This study explores the factors associated with passenger satisfaction on the UK railways. To uncover taste variation, the data was segmented into three homogeneous groups of passengers through a latent class ordered logit model, whereby the class allocation was based on observed personal and trip characteristics. The findings suggest that there is significant variation in the impact of service attributes on overall satisfaction across the segments, ‘class a’, ‘class b’ and ‘class c’. Class a (15% of the sample) consists of moderately dissatisfied to highly dissatisfied passengers, for whom ‘punctuality/reliability’ is most impactful on overall satisfaction. Respondents in this class are much more likely to experience adverse service conditions such as delays or crowding conditions. Class b (32% of the sample) consists of passenger who are quite critical and moderately satisfied, for whom ‘hedonic’ factors such as ‘upkeep and repair of the train’ and ‘seat comfort’ were most impactful. Finally, class c (53% of the sample) consists of passengers that are generally satisfied, and for whom the ‘value for money of the ticket price’ is most impactful on overall satisfaction. Interestingly, for both ‘class b’ and ‘class c’, ‘punctuality/reliability’ plays a more limited role in determining overall satisfaction compared to ‘class a’. This suggests that the role of ‘punctuality/reliability’ in determining overall satisfaction is more complex than presented in the literature thus far. Finally, unobserved taste variation plays an important role in the model, as the class allocation is not always easily linked to observed groups in the data.

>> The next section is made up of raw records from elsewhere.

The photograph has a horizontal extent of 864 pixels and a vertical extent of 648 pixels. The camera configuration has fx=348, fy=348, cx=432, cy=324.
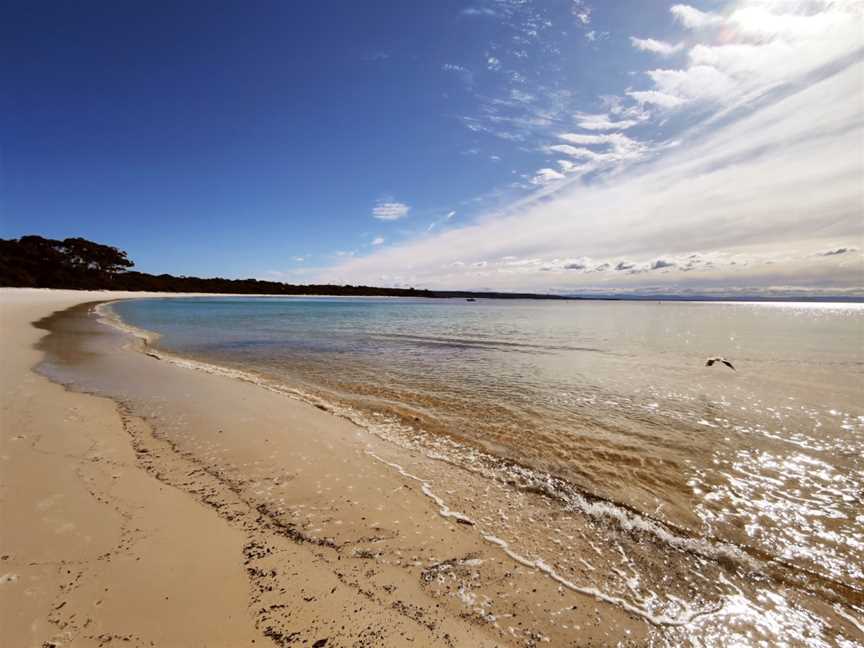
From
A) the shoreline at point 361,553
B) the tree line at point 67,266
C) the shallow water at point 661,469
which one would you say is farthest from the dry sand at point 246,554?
the tree line at point 67,266

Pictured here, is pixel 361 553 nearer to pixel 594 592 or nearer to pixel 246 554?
pixel 246 554

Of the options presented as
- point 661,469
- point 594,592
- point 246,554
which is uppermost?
point 246,554

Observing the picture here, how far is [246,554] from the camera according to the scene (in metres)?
3.30

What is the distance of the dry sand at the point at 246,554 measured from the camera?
8.45 feet

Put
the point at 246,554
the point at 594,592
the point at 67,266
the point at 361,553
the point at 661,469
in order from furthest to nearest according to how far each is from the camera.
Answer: the point at 67,266
the point at 661,469
the point at 361,553
the point at 246,554
the point at 594,592

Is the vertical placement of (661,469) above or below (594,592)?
below

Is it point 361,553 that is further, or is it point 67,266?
point 67,266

This paper thus highlights the importance of accounting for unobserved and systematic sources of heterogeneity in the data and could provide useful insights for analysts, policy makers and practitioners, to provide more targeted strategies to improve passenger satisfaction.

Suggested Citation

  • Fredrik Monsuur & Marcus Enoch & Mohammed Quddus & Stuart Meek, 2025. "Investigating the role of preference variation in the perceptions of railway passengers in Great Britain," Transportation, Springer, vol. 52(4), pages 1221-1247, August.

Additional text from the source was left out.